— TASK OBJECTIVE —
Please rewrite all the records below with "black face mask" changed to "dark face mask" and everything else left as it is. Leave the pictures out of your answer.

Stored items
-=-=-

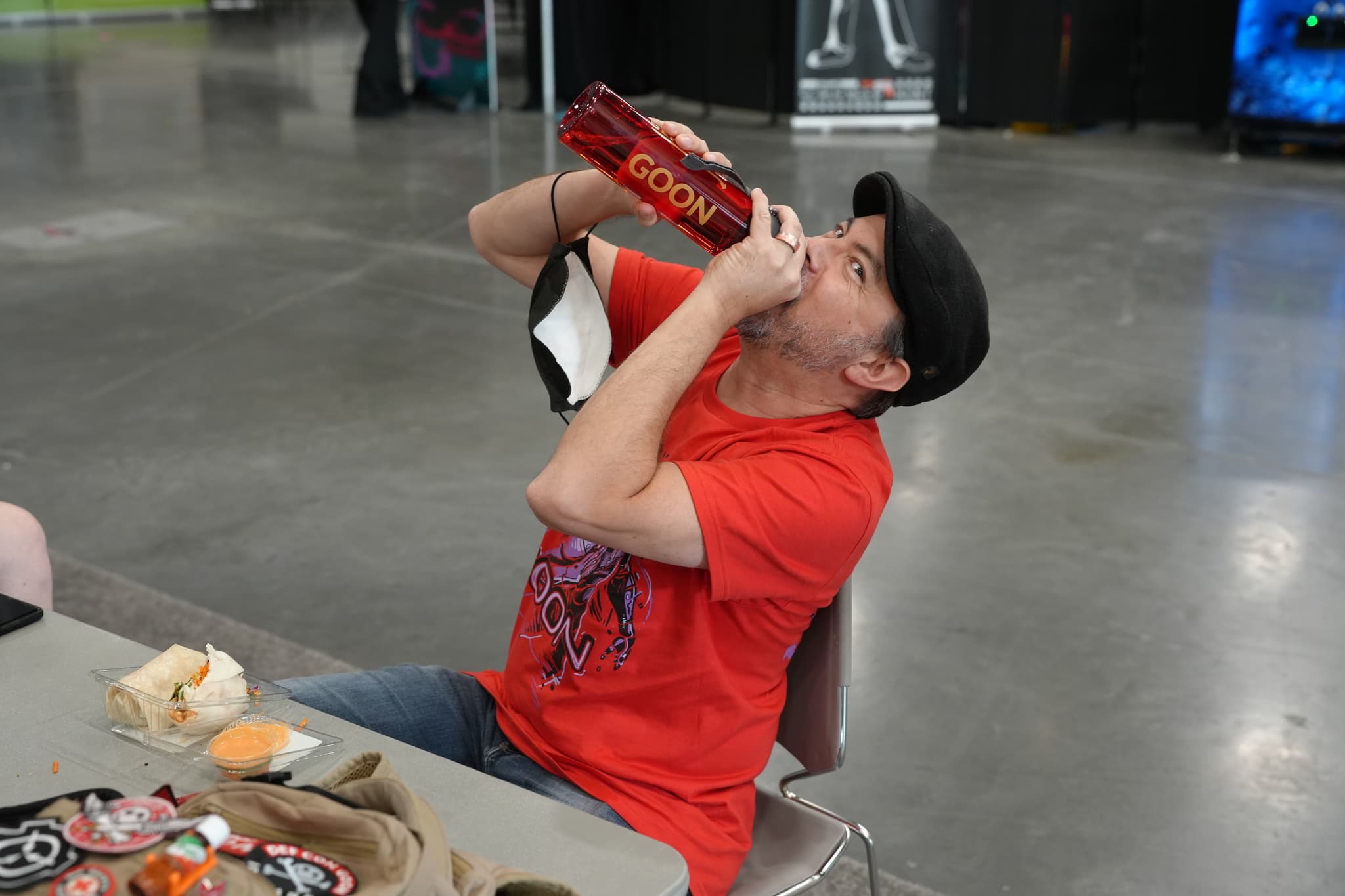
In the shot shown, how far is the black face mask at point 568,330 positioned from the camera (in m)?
1.76

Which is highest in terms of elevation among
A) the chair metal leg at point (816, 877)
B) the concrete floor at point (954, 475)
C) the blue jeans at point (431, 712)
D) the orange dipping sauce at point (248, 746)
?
the orange dipping sauce at point (248, 746)

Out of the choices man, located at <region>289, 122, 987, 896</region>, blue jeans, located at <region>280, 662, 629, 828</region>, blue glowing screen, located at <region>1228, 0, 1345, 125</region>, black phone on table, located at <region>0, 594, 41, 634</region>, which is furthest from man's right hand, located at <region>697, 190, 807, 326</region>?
blue glowing screen, located at <region>1228, 0, 1345, 125</region>

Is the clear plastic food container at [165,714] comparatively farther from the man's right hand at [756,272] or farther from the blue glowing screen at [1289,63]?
the blue glowing screen at [1289,63]

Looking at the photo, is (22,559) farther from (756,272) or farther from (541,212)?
(756,272)

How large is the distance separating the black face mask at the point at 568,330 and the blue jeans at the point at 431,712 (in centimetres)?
40

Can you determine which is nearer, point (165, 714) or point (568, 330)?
point (165, 714)

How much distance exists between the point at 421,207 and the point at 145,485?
3.18m

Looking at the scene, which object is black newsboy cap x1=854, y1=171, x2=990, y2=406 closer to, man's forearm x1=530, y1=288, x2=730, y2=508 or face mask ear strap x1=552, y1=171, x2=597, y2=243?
man's forearm x1=530, y1=288, x2=730, y2=508

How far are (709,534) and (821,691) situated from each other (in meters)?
0.36

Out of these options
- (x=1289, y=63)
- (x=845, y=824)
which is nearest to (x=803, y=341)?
(x=845, y=824)

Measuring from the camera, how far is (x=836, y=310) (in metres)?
1.65

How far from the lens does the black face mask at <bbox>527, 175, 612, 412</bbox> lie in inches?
69.2

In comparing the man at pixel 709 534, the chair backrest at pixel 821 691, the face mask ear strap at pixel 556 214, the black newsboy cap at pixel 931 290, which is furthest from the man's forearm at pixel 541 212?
the chair backrest at pixel 821 691

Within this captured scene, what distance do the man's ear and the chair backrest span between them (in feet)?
0.82
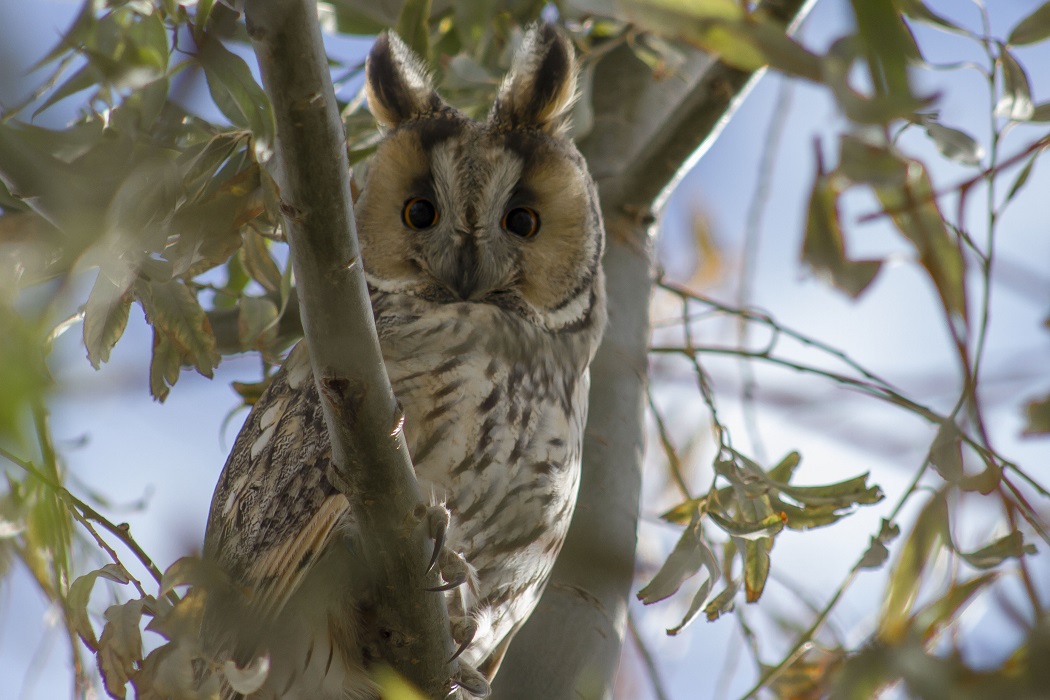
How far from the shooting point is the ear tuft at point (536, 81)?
2070mm

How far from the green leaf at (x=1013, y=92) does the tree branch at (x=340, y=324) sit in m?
0.76

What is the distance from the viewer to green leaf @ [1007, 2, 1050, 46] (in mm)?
1200

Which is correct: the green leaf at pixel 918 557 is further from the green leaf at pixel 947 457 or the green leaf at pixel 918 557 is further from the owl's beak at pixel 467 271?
the owl's beak at pixel 467 271

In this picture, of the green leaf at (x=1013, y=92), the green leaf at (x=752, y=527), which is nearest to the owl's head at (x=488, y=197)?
the green leaf at (x=752, y=527)

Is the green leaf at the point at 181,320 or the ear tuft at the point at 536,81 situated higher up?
the ear tuft at the point at 536,81

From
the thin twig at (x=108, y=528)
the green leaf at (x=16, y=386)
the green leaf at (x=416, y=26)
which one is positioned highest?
the green leaf at (x=416, y=26)

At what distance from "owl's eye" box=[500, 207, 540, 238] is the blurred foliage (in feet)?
0.95

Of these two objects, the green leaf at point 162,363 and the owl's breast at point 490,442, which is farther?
the owl's breast at point 490,442

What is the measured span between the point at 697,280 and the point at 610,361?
50.0 inches

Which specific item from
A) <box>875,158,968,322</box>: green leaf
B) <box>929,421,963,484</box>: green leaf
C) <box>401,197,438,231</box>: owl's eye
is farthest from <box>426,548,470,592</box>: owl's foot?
<box>401,197,438,231</box>: owl's eye

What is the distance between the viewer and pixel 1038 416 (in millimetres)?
951

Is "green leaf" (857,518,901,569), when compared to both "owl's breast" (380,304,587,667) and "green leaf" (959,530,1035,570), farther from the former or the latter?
"owl's breast" (380,304,587,667)

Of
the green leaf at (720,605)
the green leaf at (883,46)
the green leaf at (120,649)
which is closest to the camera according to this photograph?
the green leaf at (883,46)

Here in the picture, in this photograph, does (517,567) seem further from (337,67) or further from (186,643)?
(337,67)
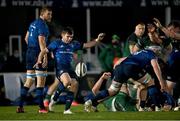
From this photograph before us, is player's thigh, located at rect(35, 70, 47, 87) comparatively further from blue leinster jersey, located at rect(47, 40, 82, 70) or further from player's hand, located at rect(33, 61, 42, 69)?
blue leinster jersey, located at rect(47, 40, 82, 70)

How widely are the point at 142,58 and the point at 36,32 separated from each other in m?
2.23

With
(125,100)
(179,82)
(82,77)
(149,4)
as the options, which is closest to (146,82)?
(125,100)

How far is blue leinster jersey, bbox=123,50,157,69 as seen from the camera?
733 inches

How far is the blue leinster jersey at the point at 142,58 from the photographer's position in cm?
1862

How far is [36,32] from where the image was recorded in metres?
19.0

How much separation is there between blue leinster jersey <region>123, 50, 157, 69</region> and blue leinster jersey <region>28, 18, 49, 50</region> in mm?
1757

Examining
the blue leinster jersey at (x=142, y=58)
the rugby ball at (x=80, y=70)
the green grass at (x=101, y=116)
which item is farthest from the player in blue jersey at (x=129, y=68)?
the rugby ball at (x=80, y=70)

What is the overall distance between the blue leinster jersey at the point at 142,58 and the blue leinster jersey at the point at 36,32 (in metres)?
1.76

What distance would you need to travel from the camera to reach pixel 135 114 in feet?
60.2

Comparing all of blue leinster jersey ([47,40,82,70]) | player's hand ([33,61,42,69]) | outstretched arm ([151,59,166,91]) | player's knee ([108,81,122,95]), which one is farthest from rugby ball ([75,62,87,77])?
outstretched arm ([151,59,166,91])

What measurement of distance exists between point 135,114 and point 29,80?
7.82ft

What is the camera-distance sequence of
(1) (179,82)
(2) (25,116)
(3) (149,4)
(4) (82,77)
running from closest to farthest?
(2) (25,116), (1) (179,82), (4) (82,77), (3) (149,4)

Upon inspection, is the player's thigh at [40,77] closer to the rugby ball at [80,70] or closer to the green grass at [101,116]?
the green grass at [101,116]

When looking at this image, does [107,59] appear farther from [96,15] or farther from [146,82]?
[146,82]
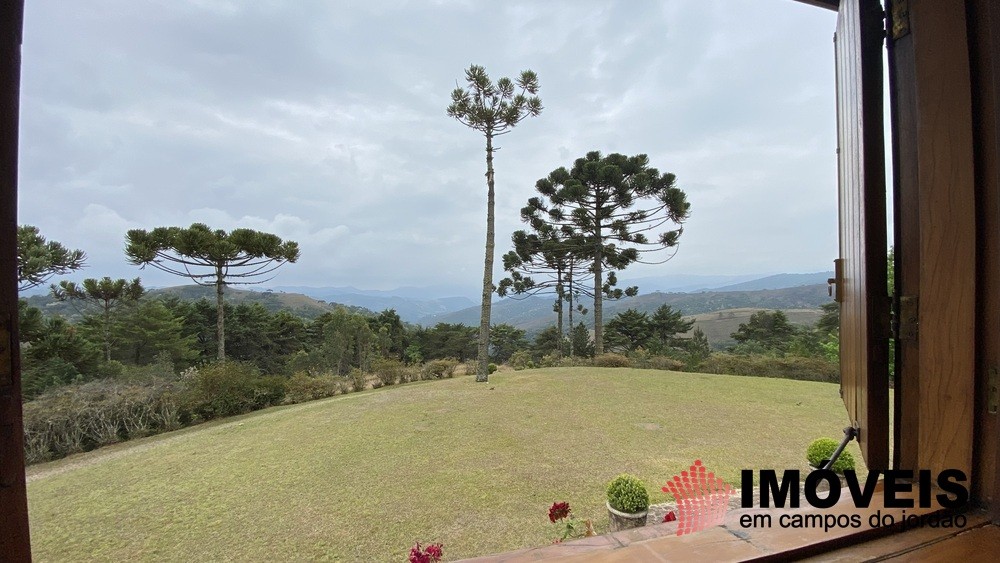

-=-=-

— WRITTEN SOLUTION —
In the shot shown, how far is the dark face mask at point 568,330 positioned from the camera (in m)?
1.76

Which is highest in terms of elevation among
A) the chair metal leg at point (816, 877)
B) the concrete floor at point (954, 475)
C) the blue jeans at point (431, 712)
D) the orange dipping sauce at point (248, 746)
?
the orange dipping sauce at point (248, 746)

Out of the choices man, located at <region>289, 122, 987, 896</region>, blue jeans, located at <region>280, 662, 629, 828</region>, blue glowing screen, located at <region>1228, 0, 1345, 125</region>, black phone on table, located at <region>0, 594, 41, 634</region>, which is furthest from man's right hand, located at <region>697, 190, 807, 326</region>?
blue glowing screen, located at <region>1228, 0, 1345, 125</region>

Is the clear plastic food container at [165,714] comparatively farther from the man's right hand at [756,272] or farther from the blue glowing screen at [1289,63]?
the blue glowing screen at [1289,63]

Looking at the photo, is (22,559) farther from (756,272) or farther from (541,212)?
(756,272)

How large is the distance separating the dark face mask at the point at 568,330 and the blue jeans at the point at 431,712 (in centimetres)?
40

Can you determine which is nearer, point (165, 714) or point (568, 330)?
point (165, 714)

How much distance exists between the point at 421,207 and the point at 145,485?
3.18m

Looking at the scene, which object is black newsboy cap x1=854, y1=171, x2=990, y2=406 closer to, man's forearm x1=530, y1=288, x2=730, y2=508 or face mask ear strap x1=552, y1=171, x2=597, y2=243?
man's forearm x1=530, y1=288, x2=730, y2=508

How far are (709,534) and (821,691) situated from each other (in meters)?
0.36

Out of these options
- (x=1289, y=63)
- (x=845, y=824)
which is nearest to (x=803, y=341)?
(x=845, y=824)

Measuring from the camera, how far is (x=836, y=310) (in metres)?
1.65

How far from the lens does the dark face mask at <bbox>527, 175, 612, 412</bbox> lie in inches?
69.2

In comparing the man at pixel 709 534, the chair backrest at pixel 821 691, the face mask ear strap at pixel 556 214, the black newsboy cap at pixel 931 290, which is furthest from the man's forearm at pixel 541 212?
the chair backrest at pixel 821 691

Within this captured scene, what distance do the man's ear and the chair backrest span between them (in feet)?
0.82
How far from the shooting point is the ear tuft at point (536, 81)?
2070mm

How far from the green leaf at (x=1013, y=92) does the tree branch at (x=340, y=324) sit in m?
0.76

What is the distance from the viewer to green leaf @ [1007, 2, 1050, 46] (in mm)?
1200

Which is correct: the green leaf at pixel 918 557 is further from the green leaf at pixel 947 457 or the green leaf at pixel 918 557 is further from the owl's beak at pixel 467 271?
the owl's beak at pixel 467 271

In this picture, of the green leaf at (x=1013, y=92), the green leaf at (x=752, y=527), which is nearest to the owl's head at (x=488, y=197)?
the green leaf at (x=752, y=527)

Is the green leaf at the point at 181,320 or the ear tuft at the point at 536,81 situated higher up?
the ear tuft at the point at 536,81

From
the thin twig at (x=108, y=528)
the green leaf at (x=16, y=386)
the green leaf at (x=416, y=26)
which one is positioned highest?
the green leaf at (x=416, y=26)

At what distance from "owl's eye" box=[500, 207, 540, 238] is the blurred foliage (in feet)?
0.95

Of these two objects, the green leaf at point 162,363 and the owl's breast at point 490,442, which is farther?
the owl's breast at point 490,442

What is the measured span between the point at 697,280 and the point at 610,361?
50.0 inches

Which specific item from
A) <box>875,158,968,322</box>: green leaf
B) <box>929,421,963,484</box>: green leaf
C) <box>401,197,438,231</box>: owl's eye
is farthest from <box>426,548,470,592</box>: owl's foot?
<box>401,197,438,231</box>: owl's eye

What is the distance between the viewer and pixel 1038 416 (in millimetres)?
951

Is "green leaf" (857,518,901,569), when compared to both "owl's breast" (380,304,587,667) and "green leaf" (959,530,1035,570), farther from the former or the latter?
"owl's breast" (380,304,587,667)

Of
the green leaf at (720,605)
the green leaf at (883,46)
the green leaf at (120,649)
which is closest to the camera according to this photograph?
the green leaf at (883,46)

Here in the picture, in this photograph, does (517,567) seem further from (337,67) or further from (186,643)?
(337,67)
From this photograph before us, is player's thigh, located at rect(35, 70, 47, 87) comparatively further from blue leinster jersey, located at rect(47, 40, 82, 70) or further from player's hand, located at rect(33, 61, 42, 69)?
blue leinster jersey, located at rect(47, 40, 82, 70)

How widely are the point at 142,58 and the point at 36,32 separated from each other in m?
2.23

With
(125,100)
(179,82)
(82,77)
(149,4)
as the options, which is closest to (146,82)?
(125,100)

How far is blue leinster jersey, bbox=123,50,157,69 as seen from the camera?
733 inches

How far is the blue leinster jersey at the point at 142,58 from the photographer's position in cm?
1862

How far is [36,32] from where the image was recorded in metres?
19.0

How much separation is there between blue leinster jersey <region>123, 50, 157, 69</region> and blue leinster jersey <region>28, 18, 49, 50</region> in mm?
1757

Examining
the blue leinster jersey at (x=142, y=58)
the rugby ball at (x=80, y=70)
the green grass at (x=101, y=116)
which item is farthest from the player in blue jersey at (x=129, y=68)?
the rugby ball at (x=80, y=70)

What is the overall distance between the blue leinster jersey at the point at 142,58 and the blue leinster jersey at the point at 36,32 (in metres)?
1.76

What distance would you need to travel from the camera to reach pixel 135 114 in feet?
60.2

Comparing all of blue leinster jersey ([47,40,82,70]) | player's hand ([33,61,42,69]) | outstretched arm ([151,59,166,91]) | player's knee ([108,81,122,95]), which one is farthest from rugby ball ([75,62,87,77])?
outstretched arm ([151,59,166,91])

What measurement of distance exists between point 135,114 and point 29,80?
7.82ft

What is the camera-distance sequence of
(1) (179,82)
(2) (25,116)
(3) (149,4)
(4) (82,77)
running from closest to farthest?
(2) (25,116), (1) (179,82), (4) (82,77), (3) (149,4)

Upon inspection, is the player's thigh at [40,77] closer to the rugby ball at [80,70] or closer to the green grass at [101,116]?
the green grass at [101,116]

When looking at this image, does [107,59] appear farther from [96,15] or farther from [146,82]?
[146,82]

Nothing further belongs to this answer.